A sample size of 100 patients was included in this study. Most of them were 30 years old, with a range of 25–35 years of age. There were approximately 65% of females with three miscarriages, (40%), and students were (13%). Those belonging to middle class socioeconomic backgrounds were 75% belongs to middle class while 14% lower class and 11% upper class (Table 1).

Table 1: Demographics
  Frequency Percentages
Age    
18–25 years 3 3
25.5–30 years 37 37
30.5–35 years 32 32
35.5–40 years 18 18
>40 years 10 10
Miscarriages    
2 14 14
3 65 65
>3 21 21
Ethnicity
Urdu 20 20
Sindhi 20 20
Punjabi 10 10
Pathan 35 35
Balochi 15 15
Education    
Did not attend school 7 7
Class 6 13 13
Class 10 24 24
College 31 31
University 25 25
Working status    
Housewife 47 47
Working 40 40
Student 13 13
Socioeconomic status    
Low class 14 14
Middle class 75 75
Upper class 11 11

Miscarriages were more common in Pathan and Baloch patients who were more than 35 years old and had more than three miscarriages (Table 2).

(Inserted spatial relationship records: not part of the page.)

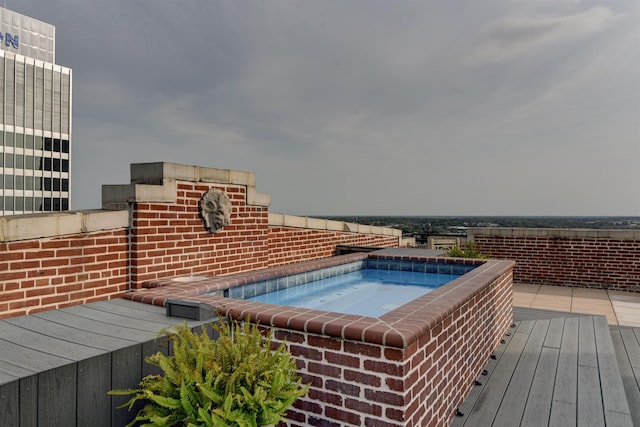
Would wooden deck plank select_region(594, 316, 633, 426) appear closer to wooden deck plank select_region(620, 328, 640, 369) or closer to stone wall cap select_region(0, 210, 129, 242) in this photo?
wooden deck plank select_region(620, 328, 640, 369)

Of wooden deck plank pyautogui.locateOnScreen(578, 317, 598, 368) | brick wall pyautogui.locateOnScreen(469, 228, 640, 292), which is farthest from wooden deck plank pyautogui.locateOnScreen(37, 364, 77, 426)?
brick wall pyautogui.locateOnScreen(469, 228, 640, 292)

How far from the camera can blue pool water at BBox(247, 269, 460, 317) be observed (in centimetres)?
549

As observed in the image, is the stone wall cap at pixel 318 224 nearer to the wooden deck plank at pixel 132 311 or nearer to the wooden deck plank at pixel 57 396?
the wooden deck plank at pixel 132 311

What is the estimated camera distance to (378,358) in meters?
2.43

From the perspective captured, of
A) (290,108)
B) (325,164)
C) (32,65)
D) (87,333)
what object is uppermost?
(32,65)

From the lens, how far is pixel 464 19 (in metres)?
8.52

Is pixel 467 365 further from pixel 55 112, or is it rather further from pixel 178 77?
pixel 55 112

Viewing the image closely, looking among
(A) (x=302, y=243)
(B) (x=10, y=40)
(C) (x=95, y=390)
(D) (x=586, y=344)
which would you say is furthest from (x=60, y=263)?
(B) (x=10, y=40)

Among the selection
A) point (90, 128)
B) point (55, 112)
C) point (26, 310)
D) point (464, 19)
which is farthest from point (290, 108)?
point (55, 112)

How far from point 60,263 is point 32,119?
256 ft

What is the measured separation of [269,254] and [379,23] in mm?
6070

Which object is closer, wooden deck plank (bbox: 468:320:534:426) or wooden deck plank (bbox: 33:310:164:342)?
wooden deck plank (bbox: 33:310:164:342)

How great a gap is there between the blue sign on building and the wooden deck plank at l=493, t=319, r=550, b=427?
87001 millimetres

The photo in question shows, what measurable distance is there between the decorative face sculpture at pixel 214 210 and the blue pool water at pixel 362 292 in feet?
4.26
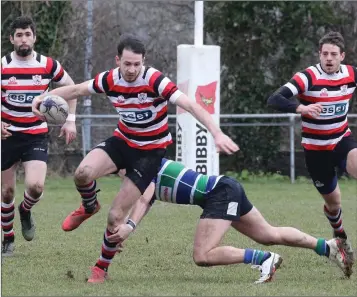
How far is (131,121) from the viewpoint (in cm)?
793

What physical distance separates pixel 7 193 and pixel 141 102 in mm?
2048

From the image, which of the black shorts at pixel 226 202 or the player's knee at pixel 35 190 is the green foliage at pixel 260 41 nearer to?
the player's knee at pixel 35 190

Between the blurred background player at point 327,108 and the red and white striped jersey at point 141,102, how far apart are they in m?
1.21

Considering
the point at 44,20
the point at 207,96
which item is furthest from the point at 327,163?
the point at 44,20

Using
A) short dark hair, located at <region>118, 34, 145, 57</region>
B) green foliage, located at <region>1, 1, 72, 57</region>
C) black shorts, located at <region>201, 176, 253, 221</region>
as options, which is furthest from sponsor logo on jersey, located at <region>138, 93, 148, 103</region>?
green foliage, located at <region>1, 1, 72, 57</region>

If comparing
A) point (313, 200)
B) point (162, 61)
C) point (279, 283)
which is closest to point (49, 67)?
point (279, 283)

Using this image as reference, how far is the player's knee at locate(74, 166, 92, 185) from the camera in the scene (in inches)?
311

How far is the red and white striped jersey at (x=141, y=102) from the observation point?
7.70m

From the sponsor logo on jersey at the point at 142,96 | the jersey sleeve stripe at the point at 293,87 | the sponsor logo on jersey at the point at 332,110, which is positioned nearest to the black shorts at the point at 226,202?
the sponsor logo on jersey at the point at 142,96

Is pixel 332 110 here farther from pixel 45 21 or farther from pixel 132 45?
pixel 45 21

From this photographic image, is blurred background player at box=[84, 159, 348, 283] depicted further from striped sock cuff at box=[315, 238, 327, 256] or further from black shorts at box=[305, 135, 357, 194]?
black shorts at box=[305, 135, 357, 194]

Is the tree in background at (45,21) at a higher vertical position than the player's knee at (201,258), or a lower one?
higher

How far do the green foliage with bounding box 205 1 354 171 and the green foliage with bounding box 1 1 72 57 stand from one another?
124 inches

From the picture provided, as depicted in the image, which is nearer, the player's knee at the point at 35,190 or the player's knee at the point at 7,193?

Table 2: Study groups and outcomes
Groups Healthy pregnancy at 3 months Miscarriage Abnormal laboratory tests (UCE, LFT) p-value
Group I (n = 50)
Progesterone + Deltacortril
40 10 0  
Group II (n = 50)
Progesterone
31 19 0  
Total (n = 100) 71 29 0 0.047

The eligibility of 100 individuals was assessed; 50 women were randomly allocated between October 2020 and September 2023 to receive progesterone and Deltacortril, and the remaining 50 were to receive progesterone alone. Both groups were monitored for 24 weeks. Baseline variables including age, mother ethnicity, and parity were comparable. In the progesterone plus Deltacortril group, the live birth rate was 80% (40/50), while in the progesterone group, it was 62% (31/50) (Table 2). The Chi-square test yielded a p-value of 0.047, which was significant.

CONCLUSION

Recurrent miscarriages, which affect about 1% of couples, are defined as the loss of three or more subsequent pregnancies occurring between the period of conception and 24 weeks of pregnancy.2 Many variables have been looked into as possible causes of RM, including morphological, endocrine, immunological, genetic, and thrombophilia (inherited and acquired) illnesses. Endocrine disorders such as polycystic ovarian syndrome and thyroid problems are included.23

Numerous studies have been undertaken to evaluate the use of progesterone in the treatment of miscarriage. This article describes clinical experiments with two patient groups that experienced RM, half of the groups were treated with progesterone alone, while the other half were treated with progesterone plus Deltacortril and observed until 24 weeks of gestation. Our study found that patients who received both progesterone and Deltacortril had healthier ongoing pregnancies than those who just had progesterone therapy. Progesterone has been found to have benefits during pregnancy, and it is known to prevent preterm delivery.24

The meta-analysis found that progesterone therapy can reduce the risk of miscarriage.24,25 Deltacortril, or prednisolone, is also known to be beneficial in pregnancies. It can reduce preconceptual endometrial NK cell levels,25 which are found to be high in women with RM.19 Our study concludes that a combination of progesterone and Deltacortril can be beneficial to women with RM. The limitations of our study include a small sample size and a single-center design. More research is needed to study the benefits of progesterone and Deltacortril.